12.12.14

DAS LEBEN IST SCHÖN :-) !

Durch die langsame Gewichtsreduktion und den tgl. Wirbelsäulen-Sport, bin ich etwas fiter geworden und medikamentös bin ich endlich gut eingestellt vom Neurologen, sodass die Muskelschmwerzen gedämpft sind - von früher 100 jetzt auf 20 %.

Mein verzweifelter Brief, an meine Söhne, vom Sommer 2014, die bis dato nicht wussten, wie sehr krank ich WIRKLICH bin, hatte da beschlossen, meine "Fröhlichkeits-ist-ja-nicht-so-schlimm-Maske" abzusetzen, entspr. waren sie geschockt....!

Ich habe eine angeborene neurale Muskelathrophie in Unter-Armen/-Schenkeln, Händen und Füßen, Bluthochdruck, Blasenschwäche, Rheuma, Arthrose, Osteochondrose, Kyphose, Spondylosis deformans, verkürzter Hals und Karpaltunnelsyndrom. Ich habe extreme Nerven- und Muskelstiche/Krämpfe. Der ganze Körper nur ein Schmerz.

Ich habe einen verkürzten Hals und entspr. verkürzte Halsmuskulatur.

Die Schultermuskulatur ist hart und schmerzt stark, das Rheuma in den Gelenken verursacht starke Schmerzen.

Meine BWS ist steif (siehe oben). Durch diese Versteifung kann ich mich nicht alleine intim säubern und waschen, kurzum: ich erreiche diesen Bereich nur mit Hilfsmittel.

Die komplette Wirbelsäule ist ein reiner Schmerz.

Die Rippenbögen schmerzen ebenso. Täglich bekomme ich Muskelkrämpfe, die so stark sind, dass mir schwarz vor Augen wird und mir die Luft nimmt. Durch das Sitzen, sind die Rippen stetig gequetscht.

Das Gewicht meiner großen Brust zieht so sehr, dass ich die BWS und die Rippen schon automatisch krümme, um dem Schmerz entgegen zu wirken. Mehrfache manuelle Therapie haben hier keine Erfolge gebracht. Der Orthopäde will mich, wegen der Zackenbildung an der WS ,schon gar nicht mehr einrenken.

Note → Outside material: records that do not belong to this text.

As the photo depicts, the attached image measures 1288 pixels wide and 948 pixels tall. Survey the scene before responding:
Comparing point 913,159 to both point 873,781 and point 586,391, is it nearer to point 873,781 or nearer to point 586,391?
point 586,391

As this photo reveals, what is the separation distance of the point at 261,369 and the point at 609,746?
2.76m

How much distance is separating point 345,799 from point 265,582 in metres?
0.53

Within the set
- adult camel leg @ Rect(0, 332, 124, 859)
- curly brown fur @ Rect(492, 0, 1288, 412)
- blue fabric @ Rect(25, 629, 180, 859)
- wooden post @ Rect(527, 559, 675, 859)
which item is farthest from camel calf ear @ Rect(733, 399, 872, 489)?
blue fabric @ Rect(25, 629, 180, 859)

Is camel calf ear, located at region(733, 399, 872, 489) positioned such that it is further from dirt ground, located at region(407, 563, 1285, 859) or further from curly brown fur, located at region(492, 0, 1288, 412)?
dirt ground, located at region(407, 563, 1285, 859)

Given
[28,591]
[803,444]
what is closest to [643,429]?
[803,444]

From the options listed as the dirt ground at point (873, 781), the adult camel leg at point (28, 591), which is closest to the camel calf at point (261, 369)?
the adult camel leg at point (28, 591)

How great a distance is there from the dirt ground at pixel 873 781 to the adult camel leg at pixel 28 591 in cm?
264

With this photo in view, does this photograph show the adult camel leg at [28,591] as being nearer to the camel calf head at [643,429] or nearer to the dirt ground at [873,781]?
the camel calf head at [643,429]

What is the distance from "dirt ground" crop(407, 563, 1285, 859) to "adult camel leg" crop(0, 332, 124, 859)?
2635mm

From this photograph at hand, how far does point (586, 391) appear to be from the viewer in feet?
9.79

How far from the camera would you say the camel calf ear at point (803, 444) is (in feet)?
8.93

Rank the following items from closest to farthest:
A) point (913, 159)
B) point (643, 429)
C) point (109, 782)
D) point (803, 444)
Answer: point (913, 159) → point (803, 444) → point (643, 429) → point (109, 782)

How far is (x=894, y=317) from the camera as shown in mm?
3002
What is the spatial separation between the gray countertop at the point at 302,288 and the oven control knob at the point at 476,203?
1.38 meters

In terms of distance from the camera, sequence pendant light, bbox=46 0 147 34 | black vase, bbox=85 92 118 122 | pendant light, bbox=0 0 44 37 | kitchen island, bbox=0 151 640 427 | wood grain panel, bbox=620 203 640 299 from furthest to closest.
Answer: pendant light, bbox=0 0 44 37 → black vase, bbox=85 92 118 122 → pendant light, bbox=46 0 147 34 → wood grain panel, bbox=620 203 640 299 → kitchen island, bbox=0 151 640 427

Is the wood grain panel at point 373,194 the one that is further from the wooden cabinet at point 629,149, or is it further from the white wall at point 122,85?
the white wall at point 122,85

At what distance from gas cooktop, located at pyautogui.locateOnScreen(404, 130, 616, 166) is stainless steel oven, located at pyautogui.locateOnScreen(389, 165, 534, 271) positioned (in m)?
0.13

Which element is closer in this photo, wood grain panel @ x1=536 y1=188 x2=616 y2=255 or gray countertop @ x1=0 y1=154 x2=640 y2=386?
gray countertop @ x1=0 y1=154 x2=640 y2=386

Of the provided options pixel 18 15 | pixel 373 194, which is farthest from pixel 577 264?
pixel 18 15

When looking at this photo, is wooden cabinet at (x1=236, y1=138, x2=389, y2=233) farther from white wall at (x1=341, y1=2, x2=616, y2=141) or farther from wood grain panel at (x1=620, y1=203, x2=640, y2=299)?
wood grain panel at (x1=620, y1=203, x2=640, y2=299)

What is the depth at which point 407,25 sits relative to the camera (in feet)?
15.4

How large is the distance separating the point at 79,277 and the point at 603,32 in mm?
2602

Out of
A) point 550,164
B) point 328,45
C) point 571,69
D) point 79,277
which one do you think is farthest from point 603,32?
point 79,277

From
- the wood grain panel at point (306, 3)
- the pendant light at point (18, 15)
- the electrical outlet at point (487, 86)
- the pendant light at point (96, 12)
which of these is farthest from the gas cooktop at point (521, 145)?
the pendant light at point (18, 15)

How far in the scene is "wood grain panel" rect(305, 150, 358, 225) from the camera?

Meine Lende tut mir ebenso dauerhaft weh. Das Sitzen verursacht Dauerschmerz.

In den Hüftgelenken ist das Rheuma ebenso stark ausgeprägt. Ich kann weder lange liegen, noch lange sitzen, so wechsle ich stetig zwischen Bett und Rollstuhl hin und her. Eine entsprechende Lagerungsmatratze kann ich mir nicht leisten.

Die Unterarme sind geschwächt. In den Fingern habe ich viele Blockaden, starke Schmerzen und die Feinmotorik ist nicht mehr gegeben. Durch das Karpaltunnelsyndrom muss ich Handgelenkschienen tragen. Die Kraft in den Händen gleich Null. In der Ergotherapie wird der Versuch unternommen, die Fingergelenke beweglich zu halten.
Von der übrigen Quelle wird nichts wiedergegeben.